As for the great messiah himself, when last heard from Wovoka was on exhibition as an attraction at the Midwinter fair in San Francisco. By this time he has doubtless retired into his original obscurity.
Chapter XVI
PARALLELS IN OTHER SYSTEMS
I will pour out my spirit upon all flesh; and your sons and your daughters shall prophesy, your old men shall dream dreams, your young men shall see visions.—Joel.

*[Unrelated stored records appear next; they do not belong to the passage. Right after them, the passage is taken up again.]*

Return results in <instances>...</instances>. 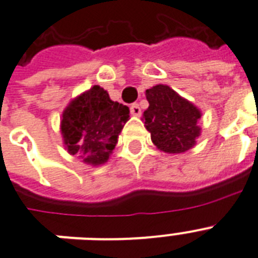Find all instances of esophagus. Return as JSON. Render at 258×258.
Segmentation results:
<instances>
[{
	"label": "esophagus",
	"mask_w": 258,
	"mask_h": 258,
	"mask_svg": "<svg viewBox=\"0 0 258 258\" xmlns=\"http://www.w3.org/2000/svg\"><path fill=\"white\" fill-rule=\"evenodd\" d=\"M131 113L136 117L141 116V108H140V105L139 104H132L131 105Z\"/></svg>",
	"instance_id": "34e87169"
}]
</instances>
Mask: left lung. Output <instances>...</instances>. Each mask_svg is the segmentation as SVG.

How is it then, brethren? When ye come together every one of you hath a doctrine, hath a revelation.—I Corinthians.
THE BIBLICAL PERIOD
The remote in time or distance is always strange. The familiar present is always natural and a matter of course. Beyond the narrow range of our horizon imagination creates a new world, but as we advance in any direction, or as we go back over forgotten paths, we find ever a continuity and a succession. The human race is one in thought and action. The systems of our highest modern civilizations have their counterparts among all the nations, and their chain of parallels stretches backward link by link until we find their origin and interpretation in the customs and rites of our own barbarian ancestors, or of our still existing aboriginal tribes. There is nothing new under the sun.
The Indian messiah religion is the inspiration of a dream. Its ritual is the dance, the ecstasy, and the trance. Its priests are hypnotics and cataleptics. All these have formed a part of every great religious development of which we have knowledge from the beginning of history.
In the ancestors of the Hebrews, as described in the Old Testament, we have a pastoral people, living in tents, acquainted with metal working, but without letters, agriculture, or permanent habitations. They had reached about the plane of our own Navaho, but were below that of the Pueblo. Their mythologic and religious system was closely parallel. Their chiefs were priests who assumed to govern by inspiration from God, communicated through frequent dreams and waking visions. Each of the patriarchs is the familiar confidant of God and his angels, going up to heaven in dreams and receiving direct instructions in waking visits, and regulating his family and his tribe, and ordering their religious ritual, in accord with these instructions. Jacob, alone in the desert, sleeps and dreams, and sees a ladder reaching to heaven, with angels going up and down upon it, and God himself, who tells him of the future greatness of the Jewish nation. So Wovoka, asleep on the mountain, goes up to the Indian heaven and is told by the Indian god of the coming restoration of his race. Abraham is “tempted” by God and commanded to sacrifice his son, and proceeds to carry out the supernatural injunction. So Black Coyote dreams and is commanded to sacrifice himself for the sake of his children.